場面に基づく推論の記録:
======
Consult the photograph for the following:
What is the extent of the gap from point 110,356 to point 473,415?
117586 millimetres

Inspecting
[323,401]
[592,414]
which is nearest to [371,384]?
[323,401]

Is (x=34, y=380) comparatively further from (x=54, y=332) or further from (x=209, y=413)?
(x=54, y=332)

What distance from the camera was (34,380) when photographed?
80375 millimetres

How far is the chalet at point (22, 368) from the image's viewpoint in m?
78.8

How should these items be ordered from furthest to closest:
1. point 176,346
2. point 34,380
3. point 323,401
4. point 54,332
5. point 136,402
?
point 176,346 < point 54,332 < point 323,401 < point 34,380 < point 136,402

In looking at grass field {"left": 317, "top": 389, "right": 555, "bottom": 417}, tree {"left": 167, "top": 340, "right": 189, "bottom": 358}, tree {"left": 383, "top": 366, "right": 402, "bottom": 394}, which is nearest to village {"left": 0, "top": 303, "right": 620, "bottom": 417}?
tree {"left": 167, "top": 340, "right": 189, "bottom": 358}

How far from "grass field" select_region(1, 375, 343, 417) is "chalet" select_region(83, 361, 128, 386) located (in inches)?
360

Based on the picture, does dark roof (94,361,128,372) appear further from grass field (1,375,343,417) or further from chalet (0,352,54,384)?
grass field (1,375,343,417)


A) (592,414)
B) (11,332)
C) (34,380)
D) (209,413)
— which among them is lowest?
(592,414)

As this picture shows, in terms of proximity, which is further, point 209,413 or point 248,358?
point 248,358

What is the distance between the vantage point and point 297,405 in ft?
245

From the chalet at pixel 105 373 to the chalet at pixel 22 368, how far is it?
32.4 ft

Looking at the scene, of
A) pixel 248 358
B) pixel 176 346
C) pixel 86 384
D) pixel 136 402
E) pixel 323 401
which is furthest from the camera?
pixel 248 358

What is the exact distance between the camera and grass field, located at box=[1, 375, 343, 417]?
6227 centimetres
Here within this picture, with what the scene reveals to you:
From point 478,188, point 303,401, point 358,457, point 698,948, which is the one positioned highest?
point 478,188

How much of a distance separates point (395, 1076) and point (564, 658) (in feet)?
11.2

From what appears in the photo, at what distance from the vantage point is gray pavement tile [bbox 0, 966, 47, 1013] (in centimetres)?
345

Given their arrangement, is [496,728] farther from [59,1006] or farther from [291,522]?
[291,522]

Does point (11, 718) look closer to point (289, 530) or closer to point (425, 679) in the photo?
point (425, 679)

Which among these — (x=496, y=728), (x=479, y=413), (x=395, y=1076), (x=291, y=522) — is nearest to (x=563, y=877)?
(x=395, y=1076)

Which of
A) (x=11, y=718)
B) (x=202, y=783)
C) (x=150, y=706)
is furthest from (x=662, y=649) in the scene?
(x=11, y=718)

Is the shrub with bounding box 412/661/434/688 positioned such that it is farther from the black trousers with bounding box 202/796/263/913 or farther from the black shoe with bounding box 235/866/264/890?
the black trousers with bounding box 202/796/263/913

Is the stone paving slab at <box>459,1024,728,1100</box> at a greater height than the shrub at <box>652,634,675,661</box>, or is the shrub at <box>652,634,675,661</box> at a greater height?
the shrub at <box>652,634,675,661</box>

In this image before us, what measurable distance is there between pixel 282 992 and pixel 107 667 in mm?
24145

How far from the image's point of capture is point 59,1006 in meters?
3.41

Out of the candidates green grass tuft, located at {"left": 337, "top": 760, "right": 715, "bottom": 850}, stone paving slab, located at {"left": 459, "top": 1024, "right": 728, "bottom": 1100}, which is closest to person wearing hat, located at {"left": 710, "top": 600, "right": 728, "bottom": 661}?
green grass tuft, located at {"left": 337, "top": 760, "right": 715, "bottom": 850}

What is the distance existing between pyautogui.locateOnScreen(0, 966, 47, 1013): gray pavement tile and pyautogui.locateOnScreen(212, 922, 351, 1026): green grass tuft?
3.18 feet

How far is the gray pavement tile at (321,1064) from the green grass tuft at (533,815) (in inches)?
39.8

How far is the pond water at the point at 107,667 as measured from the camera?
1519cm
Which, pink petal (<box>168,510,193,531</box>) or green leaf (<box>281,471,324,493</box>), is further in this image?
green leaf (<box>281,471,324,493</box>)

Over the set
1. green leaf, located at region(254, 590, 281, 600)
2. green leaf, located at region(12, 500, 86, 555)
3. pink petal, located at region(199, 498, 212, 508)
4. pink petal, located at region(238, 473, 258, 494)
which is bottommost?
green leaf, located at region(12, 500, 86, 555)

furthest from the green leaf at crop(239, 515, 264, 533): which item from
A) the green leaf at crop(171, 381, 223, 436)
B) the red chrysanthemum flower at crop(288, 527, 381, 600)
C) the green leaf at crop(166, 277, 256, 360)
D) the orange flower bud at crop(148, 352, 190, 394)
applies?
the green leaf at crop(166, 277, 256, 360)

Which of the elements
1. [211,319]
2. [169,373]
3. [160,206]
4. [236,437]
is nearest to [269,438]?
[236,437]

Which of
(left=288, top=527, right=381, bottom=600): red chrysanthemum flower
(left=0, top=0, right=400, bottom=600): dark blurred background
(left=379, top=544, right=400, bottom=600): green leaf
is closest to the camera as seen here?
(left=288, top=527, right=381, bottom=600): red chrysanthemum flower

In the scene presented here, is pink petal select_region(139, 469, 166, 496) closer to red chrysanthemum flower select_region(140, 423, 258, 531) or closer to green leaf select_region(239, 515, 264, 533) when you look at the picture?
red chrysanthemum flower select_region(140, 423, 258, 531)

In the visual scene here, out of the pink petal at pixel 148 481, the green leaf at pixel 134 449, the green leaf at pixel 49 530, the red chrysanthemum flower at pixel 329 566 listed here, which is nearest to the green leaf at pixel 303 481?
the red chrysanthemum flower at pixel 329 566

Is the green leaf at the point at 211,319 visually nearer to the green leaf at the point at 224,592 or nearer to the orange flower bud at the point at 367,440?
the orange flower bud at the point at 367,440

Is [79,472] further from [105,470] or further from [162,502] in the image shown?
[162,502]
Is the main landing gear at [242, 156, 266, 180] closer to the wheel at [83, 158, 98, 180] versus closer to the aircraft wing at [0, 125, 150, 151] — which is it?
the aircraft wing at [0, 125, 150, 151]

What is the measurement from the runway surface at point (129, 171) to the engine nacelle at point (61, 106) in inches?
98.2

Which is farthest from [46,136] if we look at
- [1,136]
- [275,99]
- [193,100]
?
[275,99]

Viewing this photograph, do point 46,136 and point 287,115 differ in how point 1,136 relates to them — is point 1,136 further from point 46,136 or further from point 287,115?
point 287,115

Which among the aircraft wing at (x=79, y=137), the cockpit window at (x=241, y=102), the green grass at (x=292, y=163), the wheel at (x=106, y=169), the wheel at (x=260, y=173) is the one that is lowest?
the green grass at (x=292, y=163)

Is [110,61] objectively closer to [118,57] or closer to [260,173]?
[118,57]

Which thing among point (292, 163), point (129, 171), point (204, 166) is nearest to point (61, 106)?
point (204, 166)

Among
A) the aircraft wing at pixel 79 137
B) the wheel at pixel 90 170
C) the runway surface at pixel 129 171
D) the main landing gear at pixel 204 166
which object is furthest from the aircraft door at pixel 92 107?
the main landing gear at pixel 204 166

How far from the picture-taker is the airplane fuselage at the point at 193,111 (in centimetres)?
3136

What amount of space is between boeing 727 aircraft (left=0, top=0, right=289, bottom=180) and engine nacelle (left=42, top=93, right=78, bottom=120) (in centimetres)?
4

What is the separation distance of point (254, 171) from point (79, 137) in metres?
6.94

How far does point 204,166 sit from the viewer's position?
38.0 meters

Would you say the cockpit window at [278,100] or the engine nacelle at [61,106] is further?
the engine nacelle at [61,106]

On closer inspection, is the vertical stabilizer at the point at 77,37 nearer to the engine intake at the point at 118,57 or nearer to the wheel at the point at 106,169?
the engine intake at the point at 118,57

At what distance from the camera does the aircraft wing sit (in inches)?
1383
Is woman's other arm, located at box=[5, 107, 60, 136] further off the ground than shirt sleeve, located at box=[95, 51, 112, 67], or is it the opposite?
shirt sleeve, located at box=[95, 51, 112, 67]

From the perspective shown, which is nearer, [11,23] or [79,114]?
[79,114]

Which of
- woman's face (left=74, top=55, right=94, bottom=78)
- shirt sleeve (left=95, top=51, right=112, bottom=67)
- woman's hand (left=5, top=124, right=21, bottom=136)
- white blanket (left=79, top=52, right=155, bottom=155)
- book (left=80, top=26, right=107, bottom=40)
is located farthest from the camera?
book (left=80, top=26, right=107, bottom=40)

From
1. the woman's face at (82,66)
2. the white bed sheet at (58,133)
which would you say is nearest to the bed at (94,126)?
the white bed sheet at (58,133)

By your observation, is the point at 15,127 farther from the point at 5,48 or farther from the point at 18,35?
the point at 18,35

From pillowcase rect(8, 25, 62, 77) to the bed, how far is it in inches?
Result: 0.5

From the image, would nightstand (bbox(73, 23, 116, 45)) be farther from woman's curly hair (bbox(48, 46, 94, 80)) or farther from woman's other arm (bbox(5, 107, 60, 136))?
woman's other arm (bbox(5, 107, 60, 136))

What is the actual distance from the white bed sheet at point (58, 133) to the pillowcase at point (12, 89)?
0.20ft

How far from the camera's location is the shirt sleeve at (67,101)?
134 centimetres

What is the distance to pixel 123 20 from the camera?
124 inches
======
# [課題の内容]
「From the image, would」を含む行から記録の最後の行までを、一字も変えずに書き写せ。

# [解答]
From the image, would nightstand (bbox(73, 23, 116, 45)) be farther from woman's curly hair (bbox(48, 46, 94, 80)) or farther from woman's other arm (bbox(5, 107, 60, 136))?
woman's other arm (bbox(5, 107, 60, 136))

What is the actual distance from the white bed sheet at point (58, 133) to the pillowcase at point (12, 89)?
0.20ft

How far from the camera's location is the shirt sleeve at (67,101)?
134 centimetres

What is the distance to pixel 123 20 from the camera?
124 inches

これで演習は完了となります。